(Collected data entries)

------

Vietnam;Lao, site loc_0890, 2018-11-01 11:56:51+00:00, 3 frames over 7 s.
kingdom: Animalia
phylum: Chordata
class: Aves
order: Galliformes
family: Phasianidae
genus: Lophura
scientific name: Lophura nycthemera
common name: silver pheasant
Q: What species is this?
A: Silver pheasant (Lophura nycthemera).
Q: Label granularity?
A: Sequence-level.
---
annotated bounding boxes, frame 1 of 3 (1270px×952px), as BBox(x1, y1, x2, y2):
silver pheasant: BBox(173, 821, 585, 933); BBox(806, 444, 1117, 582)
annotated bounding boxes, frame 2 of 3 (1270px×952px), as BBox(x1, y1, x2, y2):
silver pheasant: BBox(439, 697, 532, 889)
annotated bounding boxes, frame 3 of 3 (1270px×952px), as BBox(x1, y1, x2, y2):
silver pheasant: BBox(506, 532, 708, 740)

------

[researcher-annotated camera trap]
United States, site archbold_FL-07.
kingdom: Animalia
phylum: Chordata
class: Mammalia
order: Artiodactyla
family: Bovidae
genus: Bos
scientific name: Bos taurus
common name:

------

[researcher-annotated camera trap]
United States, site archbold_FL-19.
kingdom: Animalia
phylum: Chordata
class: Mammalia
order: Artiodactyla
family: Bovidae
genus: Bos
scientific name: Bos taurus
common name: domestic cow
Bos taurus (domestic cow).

------

*WORK TO BE COMPLETED*:
Return all lines from the entries that contain the string "States".

*REPLY*:
United States, site archbold_FL-07.
United States, site archbold_FL-19.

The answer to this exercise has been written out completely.